Ever since Virgil van Dijk’s injury at Goodison Park back in October, Liverpool have undergone continuous defensive setbacks: Joe Gomez’s mysterious injury on England duty; Joel Matip’s ongoing muscle problems; and an evident lack of depth past that. Academy players, such as Rhys Williams, and makeshift centre backs have been Klopp’s last resorts.
Despite an initially resilient response, the Reds have consequently paid the price in recent
weeks for their limited resources. All month, fans have been crying out for defensive
recruitment. However, as things stand, activity this transfer window looks unlikely.
One left field alternative embedded within their squad is Klopp’s very first Liverpool signing,
Marko Grujic. Currently at Porto on his fifth consecutive loan spell, time looks to be running out for the midfielder to revive a dwindling Anfield career. Nevertheless, transitioning from midfield to the back line could pave a way into Klopp’s plans. This would not only add depth to Liverpool’s depleted squad, but also allow Fabinho and Jordan Henderson to thrive in midfield - their natural role.
So, how easy would it be to bring this idea to fruition? Klopp has a knack for such adjustments; look only to the Reds’ current batch of players for prime examples. As a defensive midfielder, Grujic will have similar instincts and tendencies to a centre back.
Moreover, he is usually positioned on the left of a midfield two; easy to slot in beside right sided centre back, Matip.
The Serbian may not even feel drastically out of his positional depth. His conventionally deep-lying role is not too dissimilar to where Liverpool’s high backline sit. This would offer some much-needed familiarity and assurance to his transition.
On the other hand, Grujic has only eight Premier League appearances to his name.
Realistically, how prepared would he be for such intense and high tempo matches, week in
week out? Jerome Boateng, Gerard Pique and Winston Bogarde have all previously struggled to make an impression in England.
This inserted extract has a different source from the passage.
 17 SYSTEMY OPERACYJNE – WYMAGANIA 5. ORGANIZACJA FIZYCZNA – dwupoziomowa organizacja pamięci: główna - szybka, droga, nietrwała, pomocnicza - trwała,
If these ultimately successful centre backs could not manage it, why would Grujic? Not only would he be playing out of position, but he still has to prove that he can make the grade.
On top of this, he has not had the best of starts to life in Portugal. Despite a handful of cup
appearances, Grujic has failed to nail a down a regular starting spot in the first team. Even if he was versatile enough to transition to centre back, have his confidence and form been shot by a lack of playing time?
There is a reason why Klopp signed the Serbian back in 2016; deep down, he is a gifted player. “He is the best midfielder [Hertha] have had in the last twenty years” – Hertha BSC coach, Pal Dardai, in 2019. Still only 24, the best days of his career could yet be ahead of him. If he were to rediscover his accomplished form from those days in the German capital, we may finally see his true potential.
Ultimately, recalling Grujic from an unsuccessful loan spell and throwing him in at the deep end would be a massive risk for Klopp. However, what other options does he have?